■ **Task**
Reproduce all records exactly.

Scene question records
· · ·
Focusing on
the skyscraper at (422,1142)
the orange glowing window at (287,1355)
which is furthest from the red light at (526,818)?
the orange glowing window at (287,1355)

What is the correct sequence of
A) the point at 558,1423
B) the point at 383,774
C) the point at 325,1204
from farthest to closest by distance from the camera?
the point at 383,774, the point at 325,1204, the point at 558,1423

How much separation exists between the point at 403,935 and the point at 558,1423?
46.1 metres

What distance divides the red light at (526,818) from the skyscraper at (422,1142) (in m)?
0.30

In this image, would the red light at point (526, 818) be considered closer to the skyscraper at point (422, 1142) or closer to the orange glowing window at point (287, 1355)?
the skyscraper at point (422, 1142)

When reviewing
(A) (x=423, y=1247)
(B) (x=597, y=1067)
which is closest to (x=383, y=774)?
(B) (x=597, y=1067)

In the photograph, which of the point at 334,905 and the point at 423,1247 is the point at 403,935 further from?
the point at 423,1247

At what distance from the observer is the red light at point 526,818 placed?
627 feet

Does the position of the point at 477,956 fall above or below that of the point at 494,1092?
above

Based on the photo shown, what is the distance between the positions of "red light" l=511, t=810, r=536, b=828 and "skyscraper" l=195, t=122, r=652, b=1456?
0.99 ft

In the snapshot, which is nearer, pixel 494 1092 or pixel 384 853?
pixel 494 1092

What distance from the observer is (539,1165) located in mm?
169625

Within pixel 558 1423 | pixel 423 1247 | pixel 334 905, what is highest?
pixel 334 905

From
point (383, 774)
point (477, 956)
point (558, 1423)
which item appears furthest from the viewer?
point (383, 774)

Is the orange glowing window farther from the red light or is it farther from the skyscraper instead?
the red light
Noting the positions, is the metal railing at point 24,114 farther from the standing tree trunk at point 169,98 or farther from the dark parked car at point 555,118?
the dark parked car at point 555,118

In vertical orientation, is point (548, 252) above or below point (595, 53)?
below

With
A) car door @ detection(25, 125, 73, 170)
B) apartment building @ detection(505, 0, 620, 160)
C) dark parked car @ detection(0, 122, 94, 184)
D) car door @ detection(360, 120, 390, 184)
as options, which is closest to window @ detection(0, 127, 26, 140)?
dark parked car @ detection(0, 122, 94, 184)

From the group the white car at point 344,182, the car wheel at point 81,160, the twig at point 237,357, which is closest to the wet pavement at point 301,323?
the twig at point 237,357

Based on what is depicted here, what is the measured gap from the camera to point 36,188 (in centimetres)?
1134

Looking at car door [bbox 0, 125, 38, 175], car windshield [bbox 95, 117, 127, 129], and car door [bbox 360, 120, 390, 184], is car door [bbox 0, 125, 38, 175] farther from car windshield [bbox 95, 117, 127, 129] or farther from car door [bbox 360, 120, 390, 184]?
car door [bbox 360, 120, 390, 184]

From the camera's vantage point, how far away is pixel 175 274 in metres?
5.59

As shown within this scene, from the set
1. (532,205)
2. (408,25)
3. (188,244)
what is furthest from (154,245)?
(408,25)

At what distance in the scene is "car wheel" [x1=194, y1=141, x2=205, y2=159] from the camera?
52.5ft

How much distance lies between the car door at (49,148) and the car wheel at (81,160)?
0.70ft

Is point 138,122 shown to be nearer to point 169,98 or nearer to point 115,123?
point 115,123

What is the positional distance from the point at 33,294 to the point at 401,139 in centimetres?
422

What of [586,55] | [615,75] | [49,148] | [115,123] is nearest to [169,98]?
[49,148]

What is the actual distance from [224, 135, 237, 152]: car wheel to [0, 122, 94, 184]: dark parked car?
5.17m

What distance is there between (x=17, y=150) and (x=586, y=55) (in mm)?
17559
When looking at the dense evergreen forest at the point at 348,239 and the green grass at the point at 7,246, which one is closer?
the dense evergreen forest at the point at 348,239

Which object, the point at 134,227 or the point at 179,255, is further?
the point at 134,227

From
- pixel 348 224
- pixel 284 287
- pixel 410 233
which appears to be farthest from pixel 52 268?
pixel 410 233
· · ·
■ **Answer**
Focusing on
the skyscraper at (422,1142)
the orange glowing window at (287,1355)
which is furthest from the red light at (526,818)?
the orange glowing window at (287,1355)

What is the correct sequence of
A) the point at 558,1423
B) the point at 383,774
C) the point at 325,1204
from farthest to closest by distance from the camera?
the point at 383,774, the point at 325,1204, the point at 558,1423

How much separation exists between the point at 403,935 and the point at 558,1423?
46.1 metres

What distance divides the red light at (526,818) from the skyscraper at (422,1142) (in m)?
0.30

In this image, would the red light at point (526, 818) be considered closer to the skyscraper at point (422, 1142) or closer to the orange glowing window at point (287, 1355)?
the skyscraper at point (422, 1142)

When reviewing
(A) (x=423, y=1247)
(B) (x=597, y=1067)
which is closest to (x=383, y=774)?
(B) (x=597, y=1067)

In the photograph, which of the point at 334,905 and the point at 423,1247 is the point at 403,935 further from?
the point at 423,1247

At what distance from the observer is the red light at point 526,818 placed?
627 feet

Does the position of the point at 477,956 fall above or below that of the point at 494,1092?
above

Based on the photo shown, what is the distance between the positions of "red light" l=511, t=810, r=536, b=828 and "skyscraper" l=195, t=122, r=652, b=1456?
0.99 ft

In the snapshot, which is nearer, pixel 494 1092 or pixel 384 853?
pixel 494 1092

What distance from the observer is (539,1165) located in mm?
169625

Within pixel 558 1423 | pixel 423 1247 | pixel 334 905, what is highest?
pixel 334 905

From
point (383, 774)
point (477, 956)
point (558, 1423)
which item appears furthest from the viewer?
point (383, 774)

Is the orange glowing window farther from the red light or is it farther from the skyscraper instead?
the red light
Noting the positions, is the metal railing at point 24,114 farther from the standing tree trunk at point 169,98 or farther from the dark parked car at point 555,118?
the dark parked car at point 555,118

In vertical orientation, is point (548, 252) above or below point (595, 53)?
below

With
A) car door @ detection(25, 125, 73, 170)
B) apartment building @ detection(505, 0, 620, 160)
C) dark parked car @ detection(0, 122, 94, 184)
D) car door @ detection(360, 120, 390, 184)
as options, which is closest to window @ detection(0, 127, 26, 140)?
dark parked car @ detection(0, 122, 94, 184)

From the group the white car at point 344,182, the car wheel at point 81,160, the twig at point 237,357, which is closest to the wet pavement at point 301,323?
the twig at point 237,357

Based on what is depicted here, what is the measured gap from the camera to point 36,188 (in centimetres)?
1134

Looking at car door [bbox 0, 125, 38, 175], car windshield [bbox 95, 117, 127, 129], and car door [bbox 360, 120, 390, 184], is car door [bbox 0, 125, 38, 175] farther from car windshield [bbox 95, 117, 127, 129] or farther from car door [bbox 360, 120, 390, 184]?
car door [bbox 360, 120, 390, 184]

From the camera's vantage point, how far away is pixel 175 274 in metres?
5.59

As shown within this scene, from the set
1. (532,205)
2. (408,25)
3. (188,244)
what is furthest from (154,245)?
(408,25)

At what distance in the scene is "car wheel" [x1=194, y1=141, x2=205, y2=159] from the camera?
52.5ft

How much distance lies between the car door at (49,148) and the car wheel at (81,160)?
0.70ft

Is point 138,122 shown to be nearer to point 169,98 or nearer to point 115,123?
point 115,123

What is the positional distance from the point at 33,294 to the point at 401,139 in centimetres?
422

What of [586,55] | [615,75] | [49,148] | [115,123] is nearest to [169,98]?
[49,148]

What is the actual distance from [224, 135, 237, 152]: car wheel to [0, 122, 94, 184]: dark parked car?
5.17m

What distance is there between (x=17, y=150) and (x=586, y=55) (in mm)?
17559
When looking at the dense evergreen forest at the point at 348,239 and the green grass at the point at 7,246, which one is closer?
the dense evergreen forest at the point at 348,239

Which object, the point at 134,227 or the point at 179,255, is further?
the point at 134,227

From
- pixel 348 224
- pixel 284 287
- pixel 410 233
which appears to be farthest from pixel 52 268?
pixel 410 233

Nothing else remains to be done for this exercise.